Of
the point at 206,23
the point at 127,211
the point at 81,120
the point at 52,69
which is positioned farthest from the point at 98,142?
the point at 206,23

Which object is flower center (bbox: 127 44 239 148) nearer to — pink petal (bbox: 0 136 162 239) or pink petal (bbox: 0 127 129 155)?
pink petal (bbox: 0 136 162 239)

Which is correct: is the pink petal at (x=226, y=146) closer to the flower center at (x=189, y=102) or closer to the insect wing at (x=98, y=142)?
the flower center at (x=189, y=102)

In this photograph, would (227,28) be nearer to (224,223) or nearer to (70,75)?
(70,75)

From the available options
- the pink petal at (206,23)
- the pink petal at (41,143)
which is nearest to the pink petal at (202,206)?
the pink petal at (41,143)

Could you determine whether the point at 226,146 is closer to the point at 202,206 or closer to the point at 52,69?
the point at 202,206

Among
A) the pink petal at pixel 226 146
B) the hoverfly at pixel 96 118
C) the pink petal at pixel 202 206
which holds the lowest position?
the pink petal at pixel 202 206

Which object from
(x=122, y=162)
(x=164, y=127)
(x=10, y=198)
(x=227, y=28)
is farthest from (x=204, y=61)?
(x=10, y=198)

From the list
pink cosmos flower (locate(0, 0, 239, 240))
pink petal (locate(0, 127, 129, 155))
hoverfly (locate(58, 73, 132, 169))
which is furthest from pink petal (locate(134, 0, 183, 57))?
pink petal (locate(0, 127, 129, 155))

...

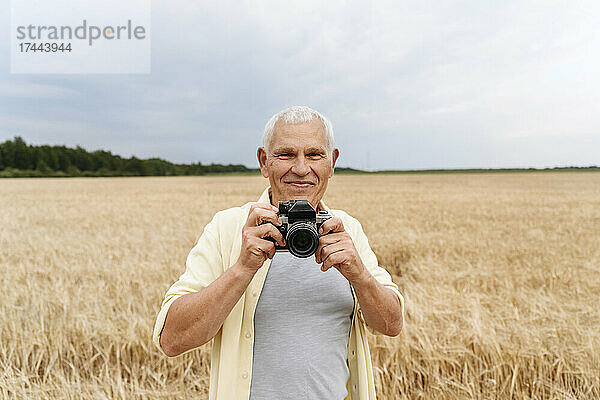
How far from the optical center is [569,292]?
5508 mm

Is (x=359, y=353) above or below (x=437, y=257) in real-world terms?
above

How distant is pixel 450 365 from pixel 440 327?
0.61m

▶ **WHAT THE TASK ASKS**: Please count how many lines above contain the string "bbox", and reply with the number alone.

▶ **RESULT**: 2